The first thing stopped me in my tracks because it is something you almost never see publicly in a small rural town, especially me town. Usually it happens quietly, hidden away from sight, tucked behind closed doors or on the outskirts where people don’t have to confront it.
A person had set up camp on one of the main corners of town.
A mattress. Bags. Belongings scattered beside them. Their whole life sitting there in plain sight for everyone driving past.
Homelessness is not new. We know it exists. We hear statistics. We see stories online and on the news. But statistics feel very different when they become human. When they become visible. When they become part of your own community landscape.
Last week in Wagga Wagga I saw similar scenes near the Murrumbidgee River. Multiple people sleeping rough in a reserve, trying to survive another night outdoors. It hit me then, and it hit me again walking down our own street this week.
Where have we gone wrong?
How have we reached a point where so many people are falling through the cracks while the rest of society keeps moving as though this is normal?

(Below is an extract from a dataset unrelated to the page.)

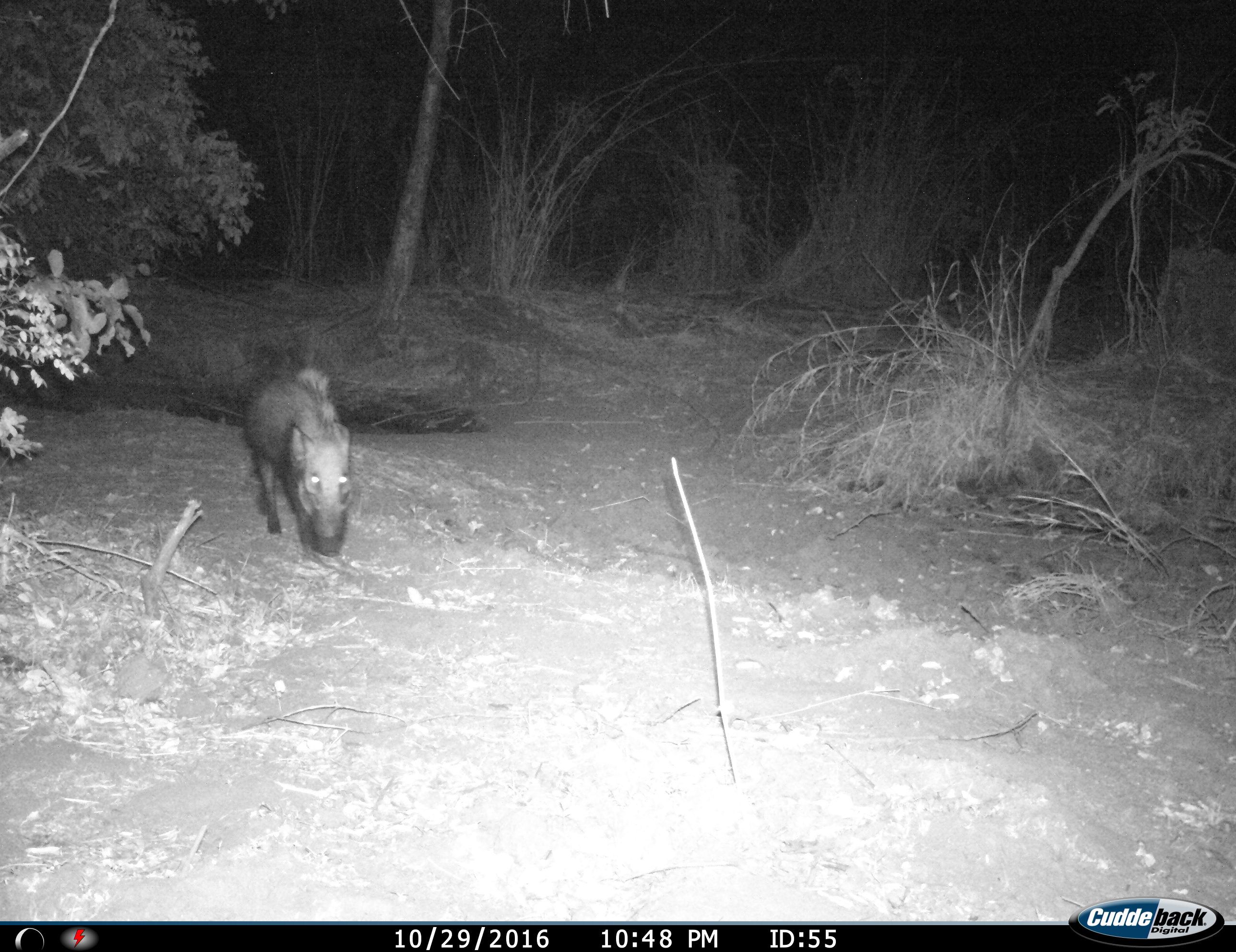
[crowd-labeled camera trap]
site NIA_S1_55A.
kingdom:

Maybe that’s what worries me most.
Not just the homelessness itself, but the danger of us becoming desensitised to it.
Because once something becomes normalised, urgency disappears. Compassion softens. People stop seeing the human being and only see “the issue.”

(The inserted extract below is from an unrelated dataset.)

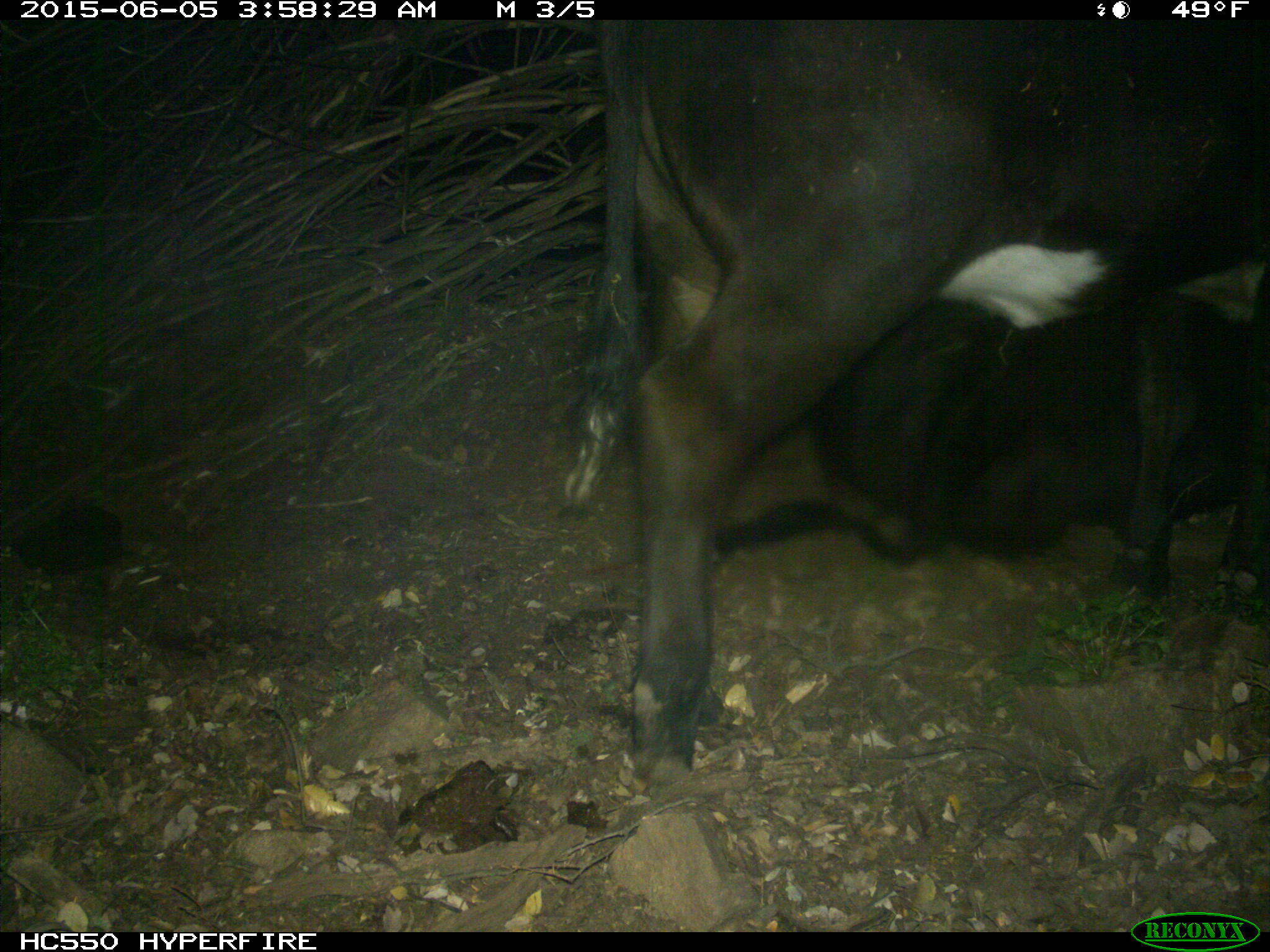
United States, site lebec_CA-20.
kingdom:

But this is not just an issue.
It is someone’s son.
Someone’s daughter.
Someone who once had hopes, plans, routines and stability.
Someone who perhaps never imagined life would end up here.
As winter approaches, the empath in me keeps searching for answers. I think about the cold nights ahead. I think about isolation. I think about mental health. I think about the quiet shame many people carry when life unravels publicly.
And honestly, I don’t think enough people realise just how close many Australians are to the edge right now.
One unexpected bill.
One relationship breakdown.
One mental health crisis.
One failed season.
One rent increase.
One job loss.
For many, the margin between coping and crisis has become frighteningly thin.
Then there was the second thing I noticed walking down the street.
Three more empty shops.
One of them a business that had been part of our town for decades. A business woven into the fabric of local life. The kind of place that generations have walked into. The kind of business you assume will always be there until suddenly it isn’t.
The empty windows tell a story too.
A story about pressure.
About rising costs.
About changing consumer habits.
About exhaustion.
About people quietly fighting battles most of us never see.
Running a small business has never been easy, but right now many are carrying enormous weight. Financial pressure, staffing challenges, uncertainty, burnout and the emotional strain of trying to hold everything together while still smiling at customers every day.
And again, I find myself asking the same question.
What are the answers?
Because the truth is, the issues confronting society right now feel overwhelming.
Not just here in rural Australia, but globally.
Cost of living pressures.
Housing shortages.
Mental health struggles.
Disconnection.
Loneliness.
Division.
Natural disasters.
Economic uncertainty.
Everywhere you look there seems to be another layer of pressure being placed upon ordinary people already trying to stay afloat.
Sometimes it feels like society is running low on emotional reserves.
People are tired.
Not lazy.
Not weak.
Just tired.
Tired of carrying stress.
Tired of uncertainty.
Tired of pretending everything is okay.
Tired of trying to survive in a world that increasingly feels harder to navigate.
And while I don’t have the answers, I do know this.
We cannot lose our empathy.
We cannot become so consumed by our own stress that we stop seeing others.
Because communities have always been built on people noticing each other. Checking in. Supporting local businesses. Offering kindness. Starting conversations. Creating connection before crisis.
That doesn’t mean ignoring the complexity of these issues or pretending compassion alone fixes systemic problems. It doesn’t.
But humanity still matters.
A conversation matters.
Acknowledgement matters.
Community matters.
Sometimes the most dangerous thing we can do as a society is convince ourselves that someone else will deal with it.
Maybe the answers begin with us paying attention again.
Maybe they begin with stronger conversations around mental health, housing and social connection.
Maybe they begin with creating communities where people feel seen before they reach breaking point.
Maybe they begin with understanding that resilience is not about pretending people are okay when they are not.
I don’t write this from a place of judgement. I write it from a place of concern.
Because walking down that main street felt confronting.
Not because I saw homelessness.
Not because I saw empty shops.
But because both felt like visible reminders that many people are struggling silently beneath the surface.
And perhaps the greatest challenge facing society right now is not just economic.
It is emotional.
The risk that people begin to feel invisible, disconnected and without hope.
That is something none of us can afford to ignore.